Task goal
The line containing "site SER_S13_H04." marks where copying starts, so set down that line and each one after it exactly, through the end of the records.

Records to process
• • • • • • •
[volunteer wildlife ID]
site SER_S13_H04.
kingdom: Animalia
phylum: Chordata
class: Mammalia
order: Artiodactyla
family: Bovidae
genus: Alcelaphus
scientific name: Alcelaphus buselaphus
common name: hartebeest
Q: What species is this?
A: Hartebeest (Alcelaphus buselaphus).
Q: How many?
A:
• • • • • • •
Your response
site SER_S13_H04.
kingdom: Animalia
phylum: Chordata
class: Mammalia
order: Artiodactyla
family: Bovidae
genus: Alcelaphus
scientific name: Alcelaphus buselaphus
common name: hartebeest
Q: What species is this?
A: Hartebeest (Alcelaphus buselaphus).
Q: How many?
A:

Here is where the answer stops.